■ **TASK TO CARRY OUT**
Using the lines below, work out the count of those that hold "name". Give the number only.

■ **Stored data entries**
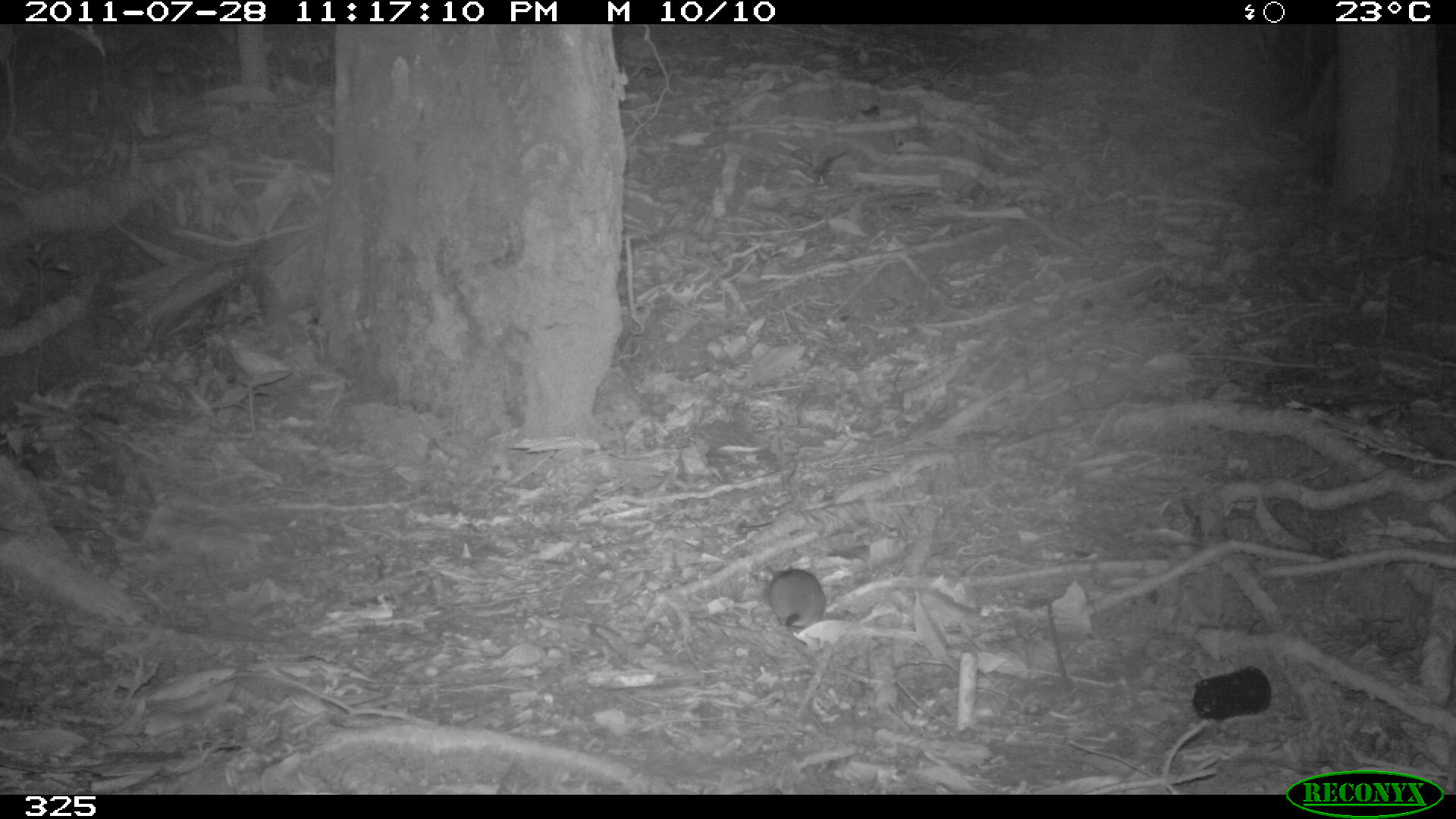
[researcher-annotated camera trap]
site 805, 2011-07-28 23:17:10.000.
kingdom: Animalia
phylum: Chordata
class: Mammalia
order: Rodentia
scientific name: Rodentia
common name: rodents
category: unknown rodent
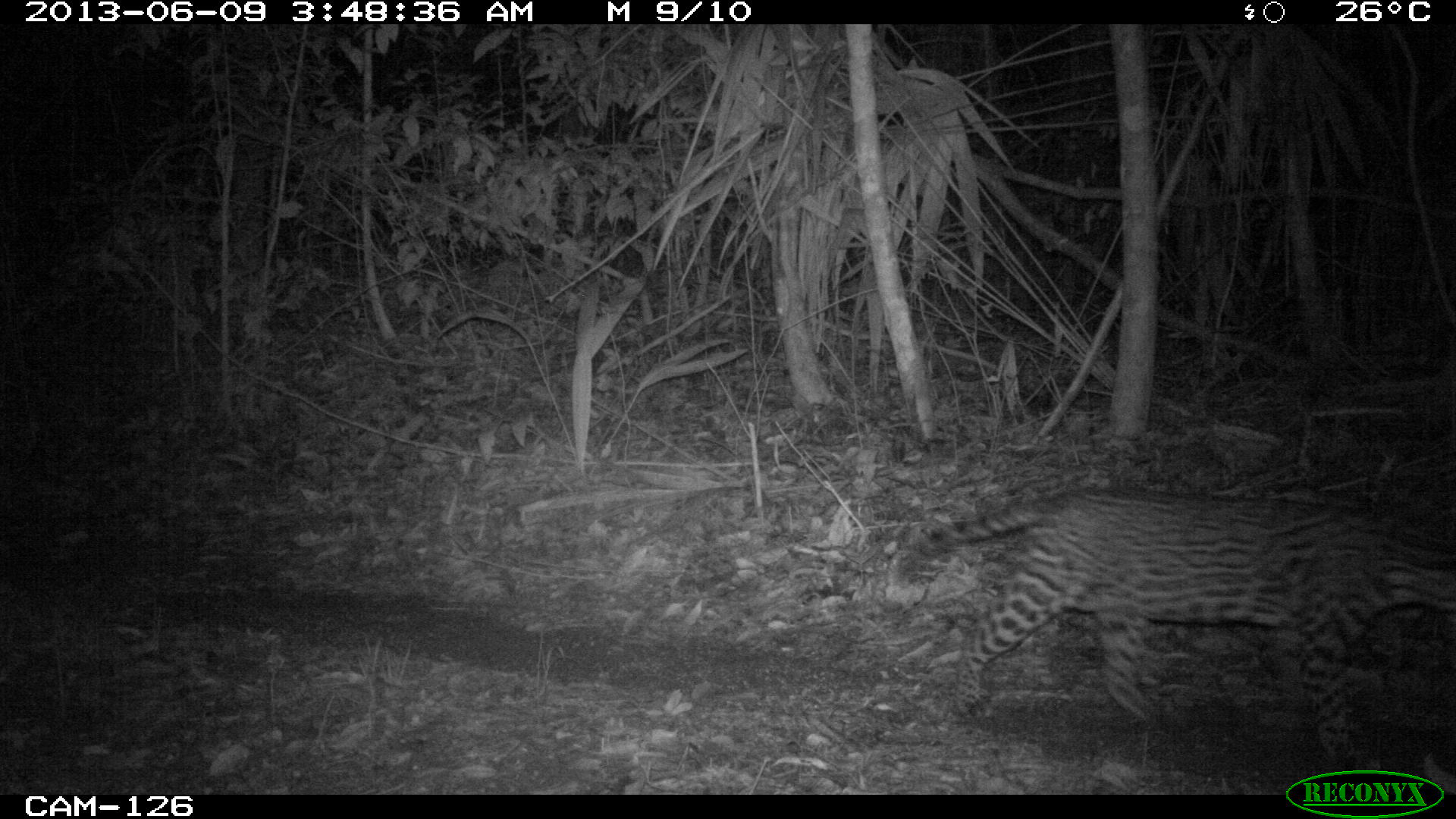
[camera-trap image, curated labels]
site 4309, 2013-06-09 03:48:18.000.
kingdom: Animalia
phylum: Chordata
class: Mammalia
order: Carnivora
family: Felidae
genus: Leopardus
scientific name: Leopardus pardalis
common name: ocelot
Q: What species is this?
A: Leopardus pardalis (ocelot).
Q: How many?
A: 1.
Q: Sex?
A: Female.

■ **SOLUTION TO THIS EXERCISE**
4